Image and question records:

---*---

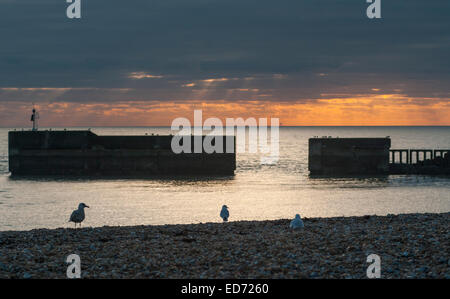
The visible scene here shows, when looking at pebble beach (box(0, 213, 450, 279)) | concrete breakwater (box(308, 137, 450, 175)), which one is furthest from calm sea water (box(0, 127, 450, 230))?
pebble beach (box(0, 213, 450, 279))

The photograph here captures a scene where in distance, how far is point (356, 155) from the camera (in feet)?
230

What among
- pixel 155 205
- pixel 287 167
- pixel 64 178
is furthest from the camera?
pixel 287 167

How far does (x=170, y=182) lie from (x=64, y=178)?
14438 mm

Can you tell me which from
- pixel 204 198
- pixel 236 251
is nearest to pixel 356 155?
pixel 204 198

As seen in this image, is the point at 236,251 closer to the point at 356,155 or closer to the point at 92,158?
the point at 356,155

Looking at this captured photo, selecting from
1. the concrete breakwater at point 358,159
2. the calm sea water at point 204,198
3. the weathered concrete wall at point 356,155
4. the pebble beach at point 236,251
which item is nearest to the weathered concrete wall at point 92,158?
the calm sea water at point 204,198

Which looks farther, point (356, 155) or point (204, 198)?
point (356, 155)

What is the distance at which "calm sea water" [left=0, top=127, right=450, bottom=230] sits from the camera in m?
36.8

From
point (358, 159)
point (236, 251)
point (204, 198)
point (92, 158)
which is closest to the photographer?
point (236, 251)

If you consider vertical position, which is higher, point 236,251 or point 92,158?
point 92,158

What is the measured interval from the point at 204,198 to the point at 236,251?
35.3m
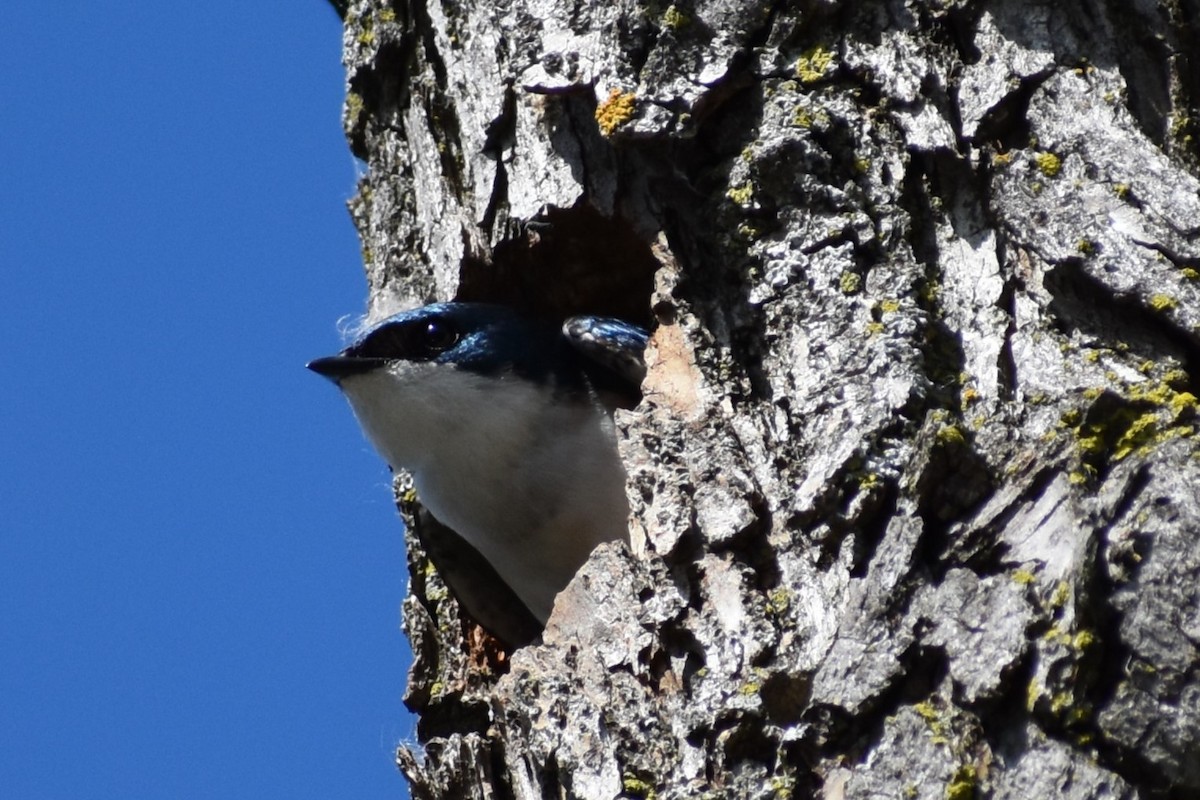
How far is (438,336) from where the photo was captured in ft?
12.7

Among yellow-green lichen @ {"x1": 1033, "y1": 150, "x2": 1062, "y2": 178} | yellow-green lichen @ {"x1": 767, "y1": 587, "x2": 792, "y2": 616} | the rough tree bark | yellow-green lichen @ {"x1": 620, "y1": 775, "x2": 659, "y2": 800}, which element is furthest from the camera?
yellow-green lichen @ {"x1": 1033, "y1": 150, "x2": 1062, "y2": 178}

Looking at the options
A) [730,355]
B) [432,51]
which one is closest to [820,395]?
[730,355]

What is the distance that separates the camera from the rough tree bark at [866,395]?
203cm

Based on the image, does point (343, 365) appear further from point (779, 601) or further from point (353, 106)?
point (779, 601)

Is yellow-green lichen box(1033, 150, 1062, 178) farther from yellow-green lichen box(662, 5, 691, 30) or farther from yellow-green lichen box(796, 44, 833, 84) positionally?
yellow-green lichen box(662, 5, 691, 30)

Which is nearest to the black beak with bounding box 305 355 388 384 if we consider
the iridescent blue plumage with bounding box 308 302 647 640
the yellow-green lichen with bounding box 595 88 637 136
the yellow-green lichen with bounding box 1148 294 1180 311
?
the iridescent blue plumage with bounding box 308 302 647 640

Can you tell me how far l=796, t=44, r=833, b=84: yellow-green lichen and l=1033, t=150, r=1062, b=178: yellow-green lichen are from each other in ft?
1.61

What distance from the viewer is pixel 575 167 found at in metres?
3.26

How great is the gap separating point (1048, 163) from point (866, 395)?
57cm

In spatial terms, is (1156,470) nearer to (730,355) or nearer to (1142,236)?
(1142,236)

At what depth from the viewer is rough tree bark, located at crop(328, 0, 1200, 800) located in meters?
2.03

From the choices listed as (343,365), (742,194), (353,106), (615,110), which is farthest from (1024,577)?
(353,106)

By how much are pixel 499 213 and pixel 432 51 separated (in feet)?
1.92

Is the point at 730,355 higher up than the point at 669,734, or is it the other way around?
the point at 730,355
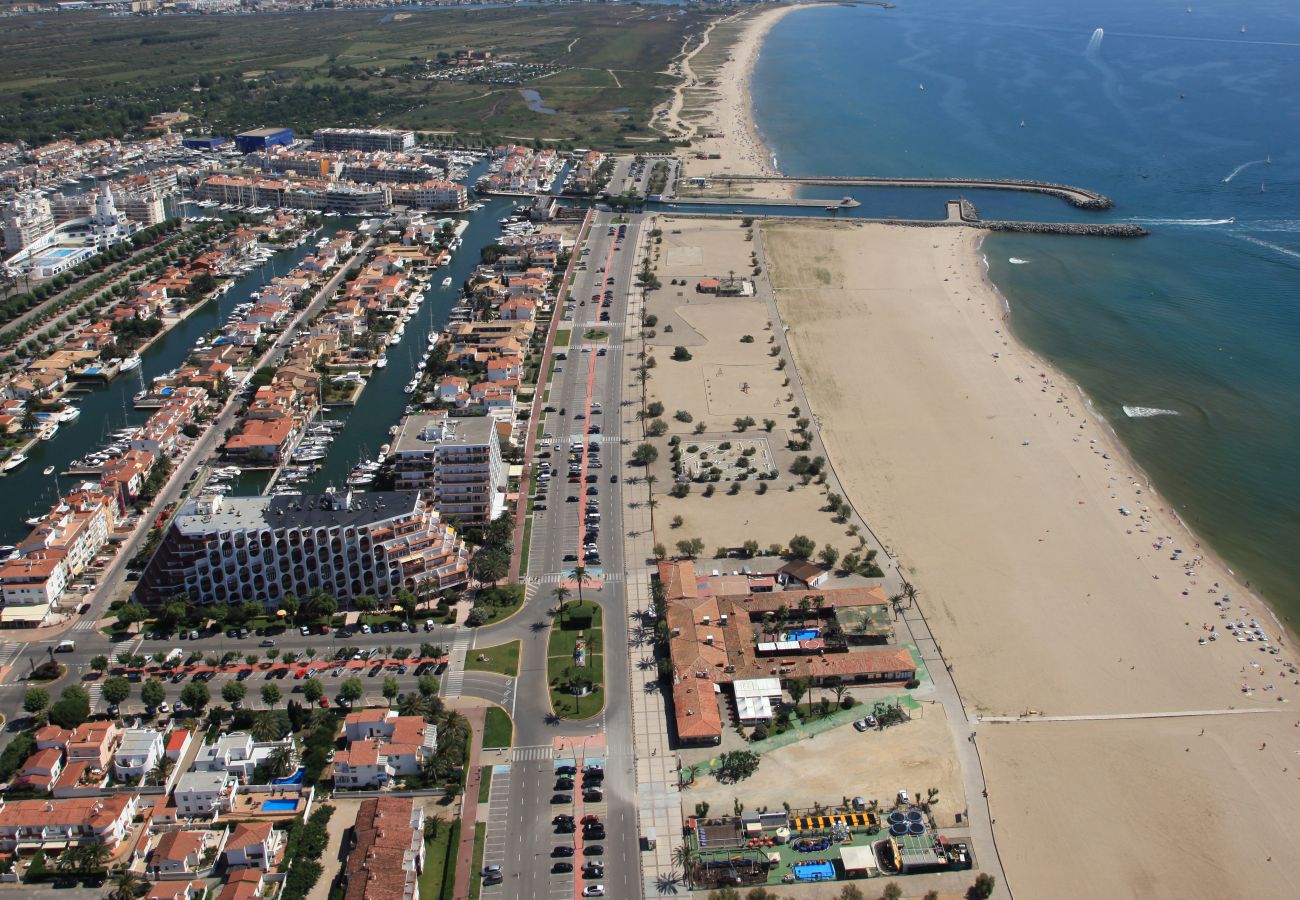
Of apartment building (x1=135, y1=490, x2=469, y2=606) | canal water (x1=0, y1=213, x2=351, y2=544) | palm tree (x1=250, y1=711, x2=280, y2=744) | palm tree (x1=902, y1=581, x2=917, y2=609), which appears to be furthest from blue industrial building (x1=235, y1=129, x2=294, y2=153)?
palm tree (x1=902, y1=581, x2=917, y2=609)

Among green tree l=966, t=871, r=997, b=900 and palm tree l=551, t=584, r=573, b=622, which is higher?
green tree l=966, t=871, r=997, b=900

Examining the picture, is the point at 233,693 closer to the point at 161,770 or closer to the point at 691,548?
the point at 161,770

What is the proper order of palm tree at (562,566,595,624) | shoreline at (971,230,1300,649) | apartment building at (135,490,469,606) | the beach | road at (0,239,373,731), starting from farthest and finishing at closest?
the beach, shoreline at (971,230,1300,649), palm tree at (562,566,595,624), apartment building at (135,490,469,606), road at (0,239,373,731)

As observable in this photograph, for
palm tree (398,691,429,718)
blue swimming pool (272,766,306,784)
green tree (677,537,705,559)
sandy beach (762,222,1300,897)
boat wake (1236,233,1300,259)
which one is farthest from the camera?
boat wake (1236,233,1300,259)

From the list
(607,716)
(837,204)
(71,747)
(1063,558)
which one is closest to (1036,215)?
(837,204)

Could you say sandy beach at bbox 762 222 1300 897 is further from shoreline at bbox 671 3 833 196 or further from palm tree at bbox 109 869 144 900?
shoreline at bbox 671 3 833 196

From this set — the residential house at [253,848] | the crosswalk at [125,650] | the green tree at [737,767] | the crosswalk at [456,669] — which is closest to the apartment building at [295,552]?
the crosswalk at [125,650]

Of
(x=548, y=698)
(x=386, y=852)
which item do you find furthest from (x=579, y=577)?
(x=386, y=852)

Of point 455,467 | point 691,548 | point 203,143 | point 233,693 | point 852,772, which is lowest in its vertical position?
point 203,143
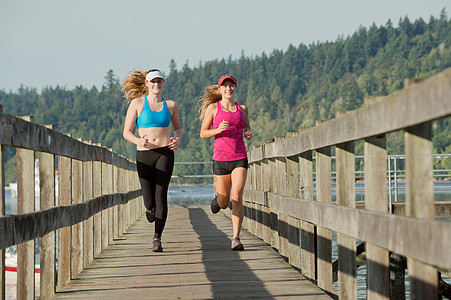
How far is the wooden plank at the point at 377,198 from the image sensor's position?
3668mm

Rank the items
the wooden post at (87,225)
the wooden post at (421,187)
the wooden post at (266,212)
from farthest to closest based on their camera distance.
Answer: the wooden post at (266,212), the wooden post at (87,225), the wooden post at (421,187)

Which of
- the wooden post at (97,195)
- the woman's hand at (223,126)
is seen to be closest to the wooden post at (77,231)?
the wooden post at (97,195)

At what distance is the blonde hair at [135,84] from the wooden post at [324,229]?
11.7 ft

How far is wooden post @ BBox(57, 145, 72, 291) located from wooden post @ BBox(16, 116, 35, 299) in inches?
48.3

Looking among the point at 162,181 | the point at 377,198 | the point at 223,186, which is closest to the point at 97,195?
the point at 162,181

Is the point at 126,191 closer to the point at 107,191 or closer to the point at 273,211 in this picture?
the point at 107,191

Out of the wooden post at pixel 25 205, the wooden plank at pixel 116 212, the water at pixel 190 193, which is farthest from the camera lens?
the water at pixel 190 193

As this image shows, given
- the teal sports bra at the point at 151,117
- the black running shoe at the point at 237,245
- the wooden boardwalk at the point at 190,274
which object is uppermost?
the teal sports bra at the point at 151,117

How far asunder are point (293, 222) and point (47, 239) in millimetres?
2382

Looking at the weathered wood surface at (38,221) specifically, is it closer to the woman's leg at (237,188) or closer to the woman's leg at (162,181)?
the woman's leg at (162,181)

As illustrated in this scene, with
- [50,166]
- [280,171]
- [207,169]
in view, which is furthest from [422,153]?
[207,169]

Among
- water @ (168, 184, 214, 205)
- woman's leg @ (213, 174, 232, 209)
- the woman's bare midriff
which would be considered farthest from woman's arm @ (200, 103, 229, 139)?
water @ (168, 184, 214, 205)

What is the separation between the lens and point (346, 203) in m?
4.34

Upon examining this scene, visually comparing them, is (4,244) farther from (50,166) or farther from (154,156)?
(154,156)
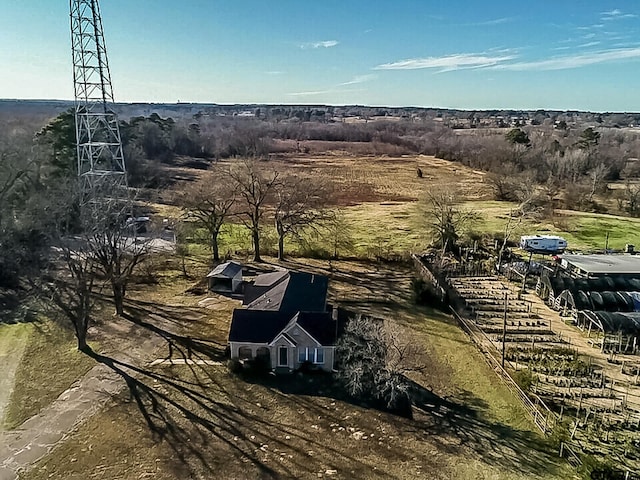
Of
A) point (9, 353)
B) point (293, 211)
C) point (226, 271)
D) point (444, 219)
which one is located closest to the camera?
point (9, 353)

---*---

Please retype the entries above word for word, but only from the line containing "As illustrated in this scene, with" through the last line, and without the pictures.

As illustrated in this scene, with
- [50,166]
- [280,171]
- [207,169]
in view, which is furthest from [422,153]?
[207,169]

Among
- water @ (168, 184, 214, 205)
- woman's leg @ (213, 174, 232, 209)
- the woman's bare midriff
which would be considered farthest from woman's arm @ (200, 103, 229, 139)?
water @ (168, 184, 214, 205)

What is the separation between the lens and point (346, 203) in m?
4.34

Upon examining this scene, visually comparing them, is (4,244) farther from (50,166) or farther from (154,156)?
(154,156)
Of
A) point (9, 353)
B) point (293, 211)
C) point (226, 271)
D) point (444, 219)
which one is located closest to the camera?
point (9, 353)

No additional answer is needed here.